Al igual que los adultos deben prepararse para ser padres, también los niños deben aprender a ser hijos. Es un proceso que no suele retratar ninguna película porque resulta muy difícil de capturar. Y quizás por eso resulta tan especial este relato en el que el pequeño Kun deberá enfrentarse de forma directa a sus miedos e inseguridades para deshacerse de sus traumas y empezar así una nueva etapa vital. Como ocurre en todas las películas de Hosoda, esto lo conseguirá a través de la fantasía, que no se mostrará, como suele ser habitual, como un refugio donde esconderse de la realidad, sino como un espacio de conocimiento y de aprendizaje. 

Así, Kun, irá encontrándose con diversos miembros de su familia en distintas etapas de su vida: con su hermana pequeña ya convertida en adolescente, con su bisabuelo cuando era joven, con su perro trasformado en humano… viajará en el tiempo, del pasado al futuro, se introducirá en sus pesadillas y de cada uno de estos episodios extraerá una enseñanza. Así, irá configurando lo que será el germen de su personalidad, mientras desbloquea herramientas tan importantes como gestionar los sentimientos, conocer los límites y alcanzar una cierta independencia emocional que lo acerque cada vez más al mundo de los adultos. 

En esta ocasión, el director se muestra más esencial y minimalista que nunca a la hora de plasmar este camino de aprendizaje a través de la imaginación. En anteriores películas en las que había planteado un mecanismo similar, como es el caso de El niño y la bestia, la trama resultaba demasiado alambicada y había un exceso de imaginería visual. Aquí, el mundo real y el fantástico se encuentran unidos a través de estampas cotidianas, de forma que el costumbrismo se une a la imaginación de la forma más armónica posible. 

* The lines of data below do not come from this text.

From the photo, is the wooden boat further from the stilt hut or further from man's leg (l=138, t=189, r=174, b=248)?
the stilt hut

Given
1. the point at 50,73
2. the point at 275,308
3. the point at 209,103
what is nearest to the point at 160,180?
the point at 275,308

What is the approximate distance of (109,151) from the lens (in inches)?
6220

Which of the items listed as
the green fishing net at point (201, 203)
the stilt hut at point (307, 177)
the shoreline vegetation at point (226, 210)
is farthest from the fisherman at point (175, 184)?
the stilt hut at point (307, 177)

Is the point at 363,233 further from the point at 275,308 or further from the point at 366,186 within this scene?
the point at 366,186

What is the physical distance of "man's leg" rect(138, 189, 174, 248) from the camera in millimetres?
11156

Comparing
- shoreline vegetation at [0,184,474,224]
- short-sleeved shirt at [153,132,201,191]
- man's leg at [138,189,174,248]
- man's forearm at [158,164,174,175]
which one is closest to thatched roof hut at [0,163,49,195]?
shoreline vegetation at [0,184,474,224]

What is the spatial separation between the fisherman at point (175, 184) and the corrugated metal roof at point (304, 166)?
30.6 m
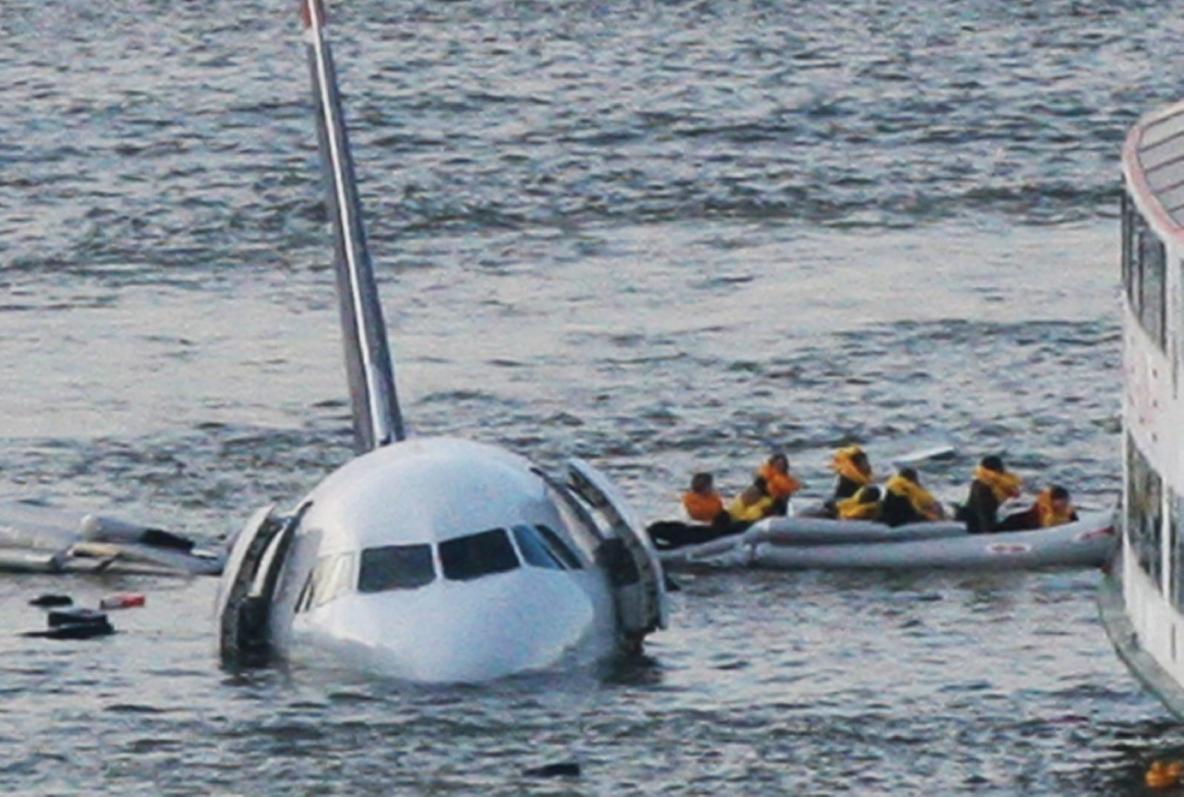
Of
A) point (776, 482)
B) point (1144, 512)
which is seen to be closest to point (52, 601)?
point (776, 482)

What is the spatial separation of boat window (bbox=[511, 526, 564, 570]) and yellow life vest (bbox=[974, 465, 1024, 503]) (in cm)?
1243

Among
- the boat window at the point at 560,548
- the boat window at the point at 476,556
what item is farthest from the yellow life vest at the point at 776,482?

Mamoru Hosoda se formó en la rama de animación del estudio Tohei, pero en 2005 se estableció en la factoría Madhouse, la misma que albergó al último gran visionario de la animación reciente, el tristemente fallecido como solo 46 años Satoshi Kon. Precisamente parte de ese legado, lo recogió Hosoda en Summer Wars (2009), su película más exuberante a nivel formal, la más compleja y abstracta, en la que el mundo virtual luchaba por tomar el control del real a través de un virus informático que atacaba una hipotética red social a la que toda la humanidad se encontraba conectada. Conceptualmente muy elaborada y visualmente desbordante, la película supuso un punto de inflexión en su carrera y entre todas esas capas de lectura, emergía un mensaje muy claro en torno a la identidad de Japón y el enfrentamiento entre las tradiciones sobre las que se había asentado el país y el miedo a las nuevas tecnologías como forma de perder su idiosincrasia.

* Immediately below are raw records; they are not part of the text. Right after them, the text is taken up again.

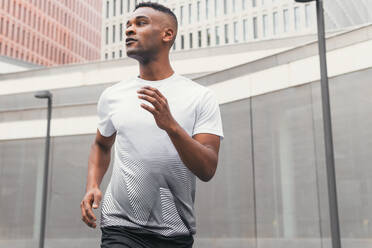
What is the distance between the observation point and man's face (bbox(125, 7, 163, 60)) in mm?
1936

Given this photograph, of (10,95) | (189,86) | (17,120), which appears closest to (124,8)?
(10,95)

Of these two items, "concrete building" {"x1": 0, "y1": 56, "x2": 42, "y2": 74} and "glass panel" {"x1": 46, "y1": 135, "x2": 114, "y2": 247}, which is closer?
"glass panel" {"x1": 46, "y1": 135, "x2": 114, "y2": 247}

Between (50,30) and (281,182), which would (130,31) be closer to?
(281,182)

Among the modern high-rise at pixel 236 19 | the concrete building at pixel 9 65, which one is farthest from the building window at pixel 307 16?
the concrete building at pixel 9 65

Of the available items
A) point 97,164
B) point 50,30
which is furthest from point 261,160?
point 50,30

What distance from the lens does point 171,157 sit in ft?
6.09

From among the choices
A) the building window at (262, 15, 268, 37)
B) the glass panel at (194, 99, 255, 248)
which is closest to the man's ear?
the glass panel at (194, 99, 255, 248)

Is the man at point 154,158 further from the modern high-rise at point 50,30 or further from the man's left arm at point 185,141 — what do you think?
the modern high-rise at point 50,30

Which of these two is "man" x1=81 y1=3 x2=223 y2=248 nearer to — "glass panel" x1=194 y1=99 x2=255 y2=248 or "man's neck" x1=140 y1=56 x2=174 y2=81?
"man's neck" x1=140 y1=56 x2=174 y2=81

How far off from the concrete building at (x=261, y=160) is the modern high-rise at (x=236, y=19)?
3326 cm

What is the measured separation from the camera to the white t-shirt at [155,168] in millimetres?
1863

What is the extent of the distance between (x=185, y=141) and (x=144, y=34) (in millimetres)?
485

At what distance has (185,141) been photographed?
1.70 meters

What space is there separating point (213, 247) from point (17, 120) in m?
9.28
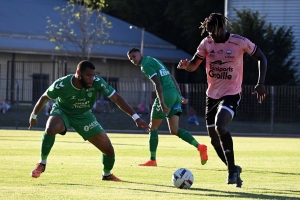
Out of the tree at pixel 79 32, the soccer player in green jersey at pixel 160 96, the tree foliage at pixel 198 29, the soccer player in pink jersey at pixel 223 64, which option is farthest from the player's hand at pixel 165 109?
the tree at pixel 79 32

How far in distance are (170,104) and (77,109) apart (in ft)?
12.0

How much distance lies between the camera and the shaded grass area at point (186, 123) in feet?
117

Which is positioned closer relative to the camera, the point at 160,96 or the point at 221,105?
the point at 221,105

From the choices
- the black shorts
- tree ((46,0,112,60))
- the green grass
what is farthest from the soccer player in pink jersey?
tree ((46,0,112,60))

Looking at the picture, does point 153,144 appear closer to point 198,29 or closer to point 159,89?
point 159,89

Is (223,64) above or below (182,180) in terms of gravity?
above

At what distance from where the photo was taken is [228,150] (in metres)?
9.90

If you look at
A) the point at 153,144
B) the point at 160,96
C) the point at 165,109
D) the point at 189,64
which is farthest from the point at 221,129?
the point at 153,144

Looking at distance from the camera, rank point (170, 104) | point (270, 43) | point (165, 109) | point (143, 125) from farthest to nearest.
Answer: point (270, 43)
point (170, 104)
point (165, 109)
point (143, 125)

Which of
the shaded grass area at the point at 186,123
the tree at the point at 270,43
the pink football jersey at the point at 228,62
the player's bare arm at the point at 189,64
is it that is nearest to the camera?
the pink football jersey at the point at 228,62

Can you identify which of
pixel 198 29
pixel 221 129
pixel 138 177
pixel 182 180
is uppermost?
pixel 198 29

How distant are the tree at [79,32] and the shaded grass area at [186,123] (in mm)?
7380

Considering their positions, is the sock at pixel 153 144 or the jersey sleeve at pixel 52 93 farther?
the sock at pixel 153 144

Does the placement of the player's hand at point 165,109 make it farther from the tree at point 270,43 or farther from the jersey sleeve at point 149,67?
the tree at point 270,43
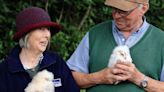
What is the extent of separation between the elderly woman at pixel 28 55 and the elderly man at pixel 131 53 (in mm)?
329

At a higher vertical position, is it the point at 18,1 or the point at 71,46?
the point at 18,1

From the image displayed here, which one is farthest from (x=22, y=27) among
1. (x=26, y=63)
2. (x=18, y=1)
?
(x=18, y=1)

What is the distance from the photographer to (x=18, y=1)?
7238 millimetres

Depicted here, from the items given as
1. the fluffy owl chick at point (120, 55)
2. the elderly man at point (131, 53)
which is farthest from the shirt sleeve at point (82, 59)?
the fluffy owl chick at point (120, 55)

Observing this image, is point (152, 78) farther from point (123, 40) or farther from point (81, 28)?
point (81, 28)

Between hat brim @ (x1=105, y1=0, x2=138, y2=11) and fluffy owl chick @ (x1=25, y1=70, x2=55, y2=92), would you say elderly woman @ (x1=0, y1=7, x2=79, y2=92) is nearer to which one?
fluffy owl chick @ (x1=25, y1=70, x2=55, y2=92)

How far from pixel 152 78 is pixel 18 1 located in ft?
9.01

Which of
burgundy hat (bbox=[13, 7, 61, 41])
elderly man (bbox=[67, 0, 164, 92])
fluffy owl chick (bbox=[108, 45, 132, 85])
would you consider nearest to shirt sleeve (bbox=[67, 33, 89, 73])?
elderly man (bbox=[67, 0, 164, 92])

Tras esta aventura crearía su propio estudio de animación Studio Chizu junto a Yûichirô Saitô en las labores de producción, de donde parte Wolf Children (Los niños lobo), una preciosa fábula, más clásica en su concepción, de trazo poético y refinado repleta de lirismo, espiritualidad y amor por la naturaleza, y El niño y la bestia, que se convirtió en la primera película de animación en participar en la Sección Oficial del Festival de San Sebastián.

Con Mirai, mi hermana pequeña, el director alcanza la depuración formal y convierte a esta fábula de aprendizaje en una delicada historia sobre los miedos infantiles que arrastramos a nuestra edad adulta.